▶ EXTRAIT CHOISI
Comment aider les jeunes à mieux manger?
Dire simplement aux jeunes de manger moins et de bouger plus? Ce n'est pas si simple. Bien sûr, il revient à chacun de surveiller ce qu'il y a dans son assiette et il incombe aux parents de donner l'exemple. Comme le soulignait le Dr Jean-Guy Boileau, médecin qui est à la fois nutritionniste et psychothérapeute, «les parents doivent s'interroger sur leur propre façon de manger et scruter leur panier à provisions». Aux parents donc de maintenir de bonnes habitudes alimentaires et d'inciter leurs jeunes à prendre le temps de manger des aliments variés et de qualité, et pas devant la télé.
Lyne Mongeau ne veut surtout pas qu'on se contente de responsabiliser les individus. Selon elle, tout est à revoir, de la présentation des aliments dans les grandes chaînes qui mettent en évidence des aliments attrayants, mais souvent vides du point de vue nutritif, à l'abolition des superportions - «Plus il y en a, plus on en mange» -, en passant par des changements dans le transport scolaire et par l'ajout d'activités parascolaires et de périodes d'éducation physique!
Les jeunes ne bougent pas assez
«Dans les années 70, 80% des enfants marchaient pour se rendre en classe», rappelle Lyne Mongeau. Aujourd'hui, à peine 15% des adolescents prennent à pied le chemin de l'école. Internet, télé (au moins 15 heures par semaine pour les 12 à 17 ans), vidéos, jeux électroniques... Les jeunes sont jusqu'à 40% moins actifs que ceux d'il y a 30 ans!

▶ DONNÉES FOURNIES
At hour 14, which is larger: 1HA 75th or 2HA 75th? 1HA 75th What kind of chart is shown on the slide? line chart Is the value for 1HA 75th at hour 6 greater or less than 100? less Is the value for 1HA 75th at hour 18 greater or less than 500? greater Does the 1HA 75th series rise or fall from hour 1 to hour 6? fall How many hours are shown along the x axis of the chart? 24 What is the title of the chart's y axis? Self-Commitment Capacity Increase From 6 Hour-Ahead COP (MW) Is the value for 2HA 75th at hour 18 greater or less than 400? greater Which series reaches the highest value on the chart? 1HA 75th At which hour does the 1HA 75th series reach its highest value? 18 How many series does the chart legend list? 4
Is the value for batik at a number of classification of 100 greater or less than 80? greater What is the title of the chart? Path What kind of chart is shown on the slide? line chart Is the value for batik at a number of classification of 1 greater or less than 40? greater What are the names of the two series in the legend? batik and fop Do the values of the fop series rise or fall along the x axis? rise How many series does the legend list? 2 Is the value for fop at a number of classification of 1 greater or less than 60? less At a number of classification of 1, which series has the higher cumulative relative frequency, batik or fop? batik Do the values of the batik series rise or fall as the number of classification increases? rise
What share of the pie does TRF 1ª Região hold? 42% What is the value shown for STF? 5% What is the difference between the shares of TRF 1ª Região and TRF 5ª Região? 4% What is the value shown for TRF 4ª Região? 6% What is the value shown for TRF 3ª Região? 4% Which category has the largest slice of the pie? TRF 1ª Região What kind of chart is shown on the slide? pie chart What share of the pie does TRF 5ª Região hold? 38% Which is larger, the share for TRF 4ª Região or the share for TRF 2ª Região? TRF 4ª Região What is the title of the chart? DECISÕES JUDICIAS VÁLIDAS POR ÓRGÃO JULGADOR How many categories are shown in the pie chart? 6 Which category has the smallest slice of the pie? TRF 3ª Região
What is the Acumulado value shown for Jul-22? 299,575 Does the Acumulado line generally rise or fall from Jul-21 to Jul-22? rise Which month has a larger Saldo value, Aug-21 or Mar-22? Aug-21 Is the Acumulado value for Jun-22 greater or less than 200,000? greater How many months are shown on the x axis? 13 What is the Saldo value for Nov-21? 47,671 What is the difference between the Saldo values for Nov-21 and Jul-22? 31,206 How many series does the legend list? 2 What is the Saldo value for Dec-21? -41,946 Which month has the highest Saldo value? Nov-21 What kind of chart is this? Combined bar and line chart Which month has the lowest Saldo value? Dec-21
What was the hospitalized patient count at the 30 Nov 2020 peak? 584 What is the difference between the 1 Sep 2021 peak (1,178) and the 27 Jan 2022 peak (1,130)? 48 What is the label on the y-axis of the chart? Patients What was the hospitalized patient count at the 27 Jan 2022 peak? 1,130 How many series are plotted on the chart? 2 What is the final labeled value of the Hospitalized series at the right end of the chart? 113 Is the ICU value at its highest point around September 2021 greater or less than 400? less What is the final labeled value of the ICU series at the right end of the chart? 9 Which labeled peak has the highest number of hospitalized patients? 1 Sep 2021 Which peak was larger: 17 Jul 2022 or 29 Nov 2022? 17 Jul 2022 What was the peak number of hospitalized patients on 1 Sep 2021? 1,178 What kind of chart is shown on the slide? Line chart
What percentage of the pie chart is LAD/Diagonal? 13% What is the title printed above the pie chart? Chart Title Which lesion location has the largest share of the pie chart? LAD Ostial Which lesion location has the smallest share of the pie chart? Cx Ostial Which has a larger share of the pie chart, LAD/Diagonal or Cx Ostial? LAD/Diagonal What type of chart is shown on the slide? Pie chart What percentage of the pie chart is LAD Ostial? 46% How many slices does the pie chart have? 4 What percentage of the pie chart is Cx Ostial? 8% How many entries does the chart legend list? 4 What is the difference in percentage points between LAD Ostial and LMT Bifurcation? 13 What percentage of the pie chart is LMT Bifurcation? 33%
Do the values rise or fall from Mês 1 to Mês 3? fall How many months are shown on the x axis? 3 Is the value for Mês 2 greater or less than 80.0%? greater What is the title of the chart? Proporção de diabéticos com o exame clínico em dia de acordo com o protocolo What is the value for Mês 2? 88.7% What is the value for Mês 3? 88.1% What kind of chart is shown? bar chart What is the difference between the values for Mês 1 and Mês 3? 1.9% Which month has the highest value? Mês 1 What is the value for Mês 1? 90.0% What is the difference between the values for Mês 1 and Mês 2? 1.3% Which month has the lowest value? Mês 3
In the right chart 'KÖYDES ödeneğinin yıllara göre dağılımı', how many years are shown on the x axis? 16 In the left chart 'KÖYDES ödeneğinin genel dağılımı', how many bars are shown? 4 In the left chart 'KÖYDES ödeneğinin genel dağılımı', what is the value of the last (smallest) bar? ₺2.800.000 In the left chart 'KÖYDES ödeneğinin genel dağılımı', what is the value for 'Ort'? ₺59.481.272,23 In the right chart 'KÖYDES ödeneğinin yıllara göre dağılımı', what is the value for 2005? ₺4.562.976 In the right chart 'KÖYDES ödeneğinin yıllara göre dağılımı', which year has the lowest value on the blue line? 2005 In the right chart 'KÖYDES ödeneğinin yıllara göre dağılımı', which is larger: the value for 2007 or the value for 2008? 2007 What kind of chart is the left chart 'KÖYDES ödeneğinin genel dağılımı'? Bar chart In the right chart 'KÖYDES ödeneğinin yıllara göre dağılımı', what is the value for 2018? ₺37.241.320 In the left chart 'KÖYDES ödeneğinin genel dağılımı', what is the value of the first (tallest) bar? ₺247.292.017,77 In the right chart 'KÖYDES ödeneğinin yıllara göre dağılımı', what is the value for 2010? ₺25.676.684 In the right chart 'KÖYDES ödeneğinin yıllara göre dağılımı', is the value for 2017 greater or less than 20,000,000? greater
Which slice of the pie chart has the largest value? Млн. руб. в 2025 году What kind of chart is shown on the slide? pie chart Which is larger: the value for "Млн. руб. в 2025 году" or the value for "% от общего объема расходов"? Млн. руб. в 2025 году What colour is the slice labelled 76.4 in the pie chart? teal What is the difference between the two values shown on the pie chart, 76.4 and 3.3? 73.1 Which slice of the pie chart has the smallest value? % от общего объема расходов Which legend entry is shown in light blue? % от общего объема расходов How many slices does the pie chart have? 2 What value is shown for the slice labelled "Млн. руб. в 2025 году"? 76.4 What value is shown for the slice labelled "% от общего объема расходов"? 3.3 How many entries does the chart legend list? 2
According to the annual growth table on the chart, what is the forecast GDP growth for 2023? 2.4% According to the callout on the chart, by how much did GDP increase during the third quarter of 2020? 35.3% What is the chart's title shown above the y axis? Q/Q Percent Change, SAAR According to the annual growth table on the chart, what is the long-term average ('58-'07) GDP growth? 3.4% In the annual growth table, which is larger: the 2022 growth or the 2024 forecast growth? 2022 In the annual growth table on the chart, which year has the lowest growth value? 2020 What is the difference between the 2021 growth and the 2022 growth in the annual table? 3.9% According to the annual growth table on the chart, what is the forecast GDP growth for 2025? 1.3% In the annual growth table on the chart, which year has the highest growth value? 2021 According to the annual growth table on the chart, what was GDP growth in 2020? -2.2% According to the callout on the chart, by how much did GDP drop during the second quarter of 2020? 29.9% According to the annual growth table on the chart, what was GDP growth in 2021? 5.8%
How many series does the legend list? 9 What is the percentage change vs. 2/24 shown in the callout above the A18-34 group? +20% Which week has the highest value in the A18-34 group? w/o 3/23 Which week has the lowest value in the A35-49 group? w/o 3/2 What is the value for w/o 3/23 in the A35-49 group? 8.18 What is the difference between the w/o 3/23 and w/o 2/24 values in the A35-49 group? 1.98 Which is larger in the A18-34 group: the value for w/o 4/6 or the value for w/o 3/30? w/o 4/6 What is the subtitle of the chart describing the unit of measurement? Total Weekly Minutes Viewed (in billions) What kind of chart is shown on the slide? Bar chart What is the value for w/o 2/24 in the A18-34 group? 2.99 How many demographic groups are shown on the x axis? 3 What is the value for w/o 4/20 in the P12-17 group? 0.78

▶ QUESTIONS SUR LE DOCUMENT
1. Répondez aux questions suivantes d'après le texte sur l'alimentation des jeunes, en marquant vos réponses (a), (b) et (c).
(a) Quelles sont les deux spécialités du Dr Jean-Guy Boileau?
(b) Selon Lyne Mongeau, quel pourcentage des enfants marchaient pour se rendre en classe dans les années 70?
(c) Combien d'heures par semaine, au minimum, les 12 à 17 ans passent-ils devant la télé?
2. Donnez la suite du texte sur l'alimentation des jeunes, en commençant après sa dernière phrase.

▶ RÉPONSES NUMÉROTÉES
1.
(a) Il est nutritionniste et psychothérapeute.
(b) 80 % des enfants.
(c) Au moins 15 heures par semaine.

2.
Au Québec, 62% des 12 à 19 ans ne font pas suffisamment d'activité physique pour avoir une croissance et un développement optimaux, révélait le sondage 2001 de l'Institut canadien de la recherche sur la condition physique et le mode de vie. Être suffisamment actif, cela veut dire dépenser chaque jour l'énergie que demande, par exemple, une demi-heure d'arts martiaux ou une heure de marche.
Autre fait: plus les jeunes avancent dans l'adolescence, moins ils sont physiquement actifs - on le remarque surtout chez les filles. Manque de temps, difficulté d'accès aux activités, perte de plaisir... Plusieurs se découvrent de nouveaux intérêts (travail à temps partiel, musique, sorties en groupe ou en couple...) et délaissent les activités physiques jugées désormais trop bébé.